Task to carry out: Reproduce each of the lines word for word.

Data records
***
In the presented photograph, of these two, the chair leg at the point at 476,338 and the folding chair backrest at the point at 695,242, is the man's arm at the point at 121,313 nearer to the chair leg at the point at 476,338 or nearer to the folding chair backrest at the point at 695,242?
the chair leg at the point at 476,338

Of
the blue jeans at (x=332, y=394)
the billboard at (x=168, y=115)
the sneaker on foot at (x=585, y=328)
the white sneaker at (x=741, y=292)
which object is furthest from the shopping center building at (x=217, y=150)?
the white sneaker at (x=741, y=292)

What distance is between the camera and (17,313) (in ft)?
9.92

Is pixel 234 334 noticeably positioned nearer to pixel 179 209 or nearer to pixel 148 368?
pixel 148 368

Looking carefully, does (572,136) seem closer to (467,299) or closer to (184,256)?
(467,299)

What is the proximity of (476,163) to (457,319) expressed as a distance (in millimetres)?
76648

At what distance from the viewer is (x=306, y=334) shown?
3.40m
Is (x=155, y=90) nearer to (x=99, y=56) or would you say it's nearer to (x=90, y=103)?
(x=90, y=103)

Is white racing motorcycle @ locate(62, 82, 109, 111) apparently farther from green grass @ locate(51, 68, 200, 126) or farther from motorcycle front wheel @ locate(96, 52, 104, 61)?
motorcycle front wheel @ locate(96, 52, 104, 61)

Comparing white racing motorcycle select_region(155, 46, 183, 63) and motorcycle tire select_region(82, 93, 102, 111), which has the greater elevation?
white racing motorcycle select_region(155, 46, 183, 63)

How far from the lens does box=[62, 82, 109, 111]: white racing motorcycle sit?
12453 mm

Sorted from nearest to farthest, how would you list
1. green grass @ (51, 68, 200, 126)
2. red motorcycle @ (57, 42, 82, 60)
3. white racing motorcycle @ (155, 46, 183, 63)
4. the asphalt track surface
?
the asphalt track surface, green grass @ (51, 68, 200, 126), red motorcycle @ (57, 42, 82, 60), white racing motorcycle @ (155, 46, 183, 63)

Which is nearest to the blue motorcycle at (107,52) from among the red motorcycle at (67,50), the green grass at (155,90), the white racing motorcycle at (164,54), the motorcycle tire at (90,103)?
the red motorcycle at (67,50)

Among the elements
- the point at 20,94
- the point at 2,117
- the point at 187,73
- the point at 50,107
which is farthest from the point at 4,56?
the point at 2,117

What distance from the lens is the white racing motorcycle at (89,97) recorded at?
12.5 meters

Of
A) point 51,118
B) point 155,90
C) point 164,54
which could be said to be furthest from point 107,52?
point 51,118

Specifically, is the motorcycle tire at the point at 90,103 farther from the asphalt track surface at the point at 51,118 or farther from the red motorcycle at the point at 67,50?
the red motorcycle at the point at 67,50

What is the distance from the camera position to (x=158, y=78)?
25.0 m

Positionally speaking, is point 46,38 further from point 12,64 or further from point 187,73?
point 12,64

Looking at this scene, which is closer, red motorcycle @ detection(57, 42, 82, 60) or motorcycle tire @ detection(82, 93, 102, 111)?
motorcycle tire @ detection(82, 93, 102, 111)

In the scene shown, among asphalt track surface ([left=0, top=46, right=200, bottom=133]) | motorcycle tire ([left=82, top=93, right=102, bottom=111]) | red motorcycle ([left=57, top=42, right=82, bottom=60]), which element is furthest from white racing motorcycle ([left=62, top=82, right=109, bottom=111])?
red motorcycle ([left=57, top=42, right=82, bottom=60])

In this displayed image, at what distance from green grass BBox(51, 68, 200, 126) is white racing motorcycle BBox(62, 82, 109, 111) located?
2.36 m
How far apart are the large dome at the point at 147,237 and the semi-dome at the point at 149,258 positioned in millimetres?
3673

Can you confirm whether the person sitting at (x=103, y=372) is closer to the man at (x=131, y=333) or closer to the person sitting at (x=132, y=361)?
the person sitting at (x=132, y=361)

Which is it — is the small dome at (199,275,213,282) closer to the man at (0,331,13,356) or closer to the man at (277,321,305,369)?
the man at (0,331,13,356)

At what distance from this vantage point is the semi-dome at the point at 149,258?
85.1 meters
***
Output of the exercise:
In the presented photograph, of these two, the chair leg at the point at 476,338 and the folding chair backrest at the point at 695,242, is the man's arm at the point at 121,313 nearer to the chair leg at the point at 476,338 or nearer to the folding chair backrest at the point at 695,242?
the chair leg at the point at 476,338

Of
the blue jeans at (x=332, y=394)
the billboard at (x=168, y=115)
the sneaker on foot at (x=585, y=328)
the white sneaker at (x=741, y=292)
which object is furthest from the shopping center building at (x=217, y=150)?
the white sneaker at (x=741, y=292)

What distance is between the camera and (17,313) (in ft)?
9.92

Is pixel 234 334 noticeably positioned nearer to pixel 179 209 or nearer to pixel 148 368?
pixel 148 368

Looking carefully, does (572,136) seem closer to (467,299) or closer to (184,256)?
(467,299)

What is the proximity of (476,163) to (457,319) expressed as a distance (in millimetres)?
76648

At what distance from the viewer is (x=306, y=334) shown?
3.40m
Is (x=155, y=90) nearer to (x=99, y=56) or would you say it's nearer to (x=90, y=103)?
(x=90, y=103)

Is white racing motorcycle @ locate(62, 82, 109, 111) apparently farther from green grass @ locate(51, 68, 200, 126) or farther from motorcycle front wheel @ locate(96, 52, 104, 61)?
motorcycle front wheel @ locate(96, 52, 104, 61)

Comparing white racing motorcycle select_region(155, 46, 183, 63) and motorcycle tire select_region(82, 93, 102, 111), which has the greater elevation?
white racing motorcycle select_region(155, 46, 183, 63)

How far from the lens does box=[62, 82, 109, 111]: white racing motorcycle sit?
12453 mm

Sorted from nearest to farthest, how would you list
1. green grass @ (51, 68, 200, 126)
2. red motorcycle @ (57, 42, 82, 60)
3. white racing motorcycle @ (155, 46, 183, 63)
4. the asphalt track surface
?
the asphalt track surface, green grass @ (51, 68, 200, 126), red motorcycle @ (57, 42, 82, 60), white racing motorcycle @ (155, 46, 183, 63)

Which is nearest to the blue motorcycle at (107,52) from among the red motorcycle at (67,50), the green grass at (155,90), the white racing motorcycle at (164,54), the motorcycle tire at (90,103)?
the red motorcycle at (67,50)

Among the elements
- the point at 20,94
- the point at 2,117
- the point at 187,73
- the point at 50,107
which is farthest from the point at 4,56?
the point at 2,117

What distance from the lens is the white racing motorcycle at (89,97) recorded at?
12.5 meters

Of
A) point 51,118
B) point 155,90
C) point 164,54
which could be said to be furthest from point 107,52?
point 51,118

Specifically, is the motorcycle tire at the point at 90,103 farther from the asphalt track surface at the point at 51,118 or farther from the red motorcycle at the point at 67,50?
the red motorcycle at the point at 67,50

What is the distance from the camera position to (x=158, y=78)?
25.0 m

Positionally speaking, is point 46,38 further from point 12,64 or further from point 187,73?
point 12,64

Looking at this scene, which is closer, red motorcycle @ detection(57, 42, 82, 60) or motorcycle tire @ detection(82, 93, 102, 111)?
motorcycle tire @ detection(82, 93, 102, 111)

In the scene shown, among asphalt track surface ([left=0, top=46, right=200, bottom=133]) | motorcycle tire ([left=82, top=93, right=102, bottom=111]) | red motorcycle ([left=57, top=42, right=82, bottom=60]), which element is furthest from white racing motorcycle ([left=62, top=82, right=109, bottom=111])?
red motorcycle ([left=57, top=42, right=82, bottom=60])

In this displayed image, at what distance from green grass BBox(51, 68, 200, 126) is white racing motorcycle BBox(62, 82, 109, 111) located?
2.36 m
How far apart are the large dome at the point at 147,237 and the semi-dome at the point at 149,258 positioned in millimetres?
3673

Can you confirm whether the person sitting at (x=103, y=372) is closer to the man at (x=131, y=333) or closer to the person sitting at (x=132, y=361)?
the person sitting at (x=132, y=361)

Which is it — is the small dome at (199,275,213,282) closer to the man at (0,331,13,356) or closer to the man at (277,321,305,369)?
the man at (0,331,13,356)

At what distance from this vantage point is the semi-dome at the point at 149,258?
85.1 meters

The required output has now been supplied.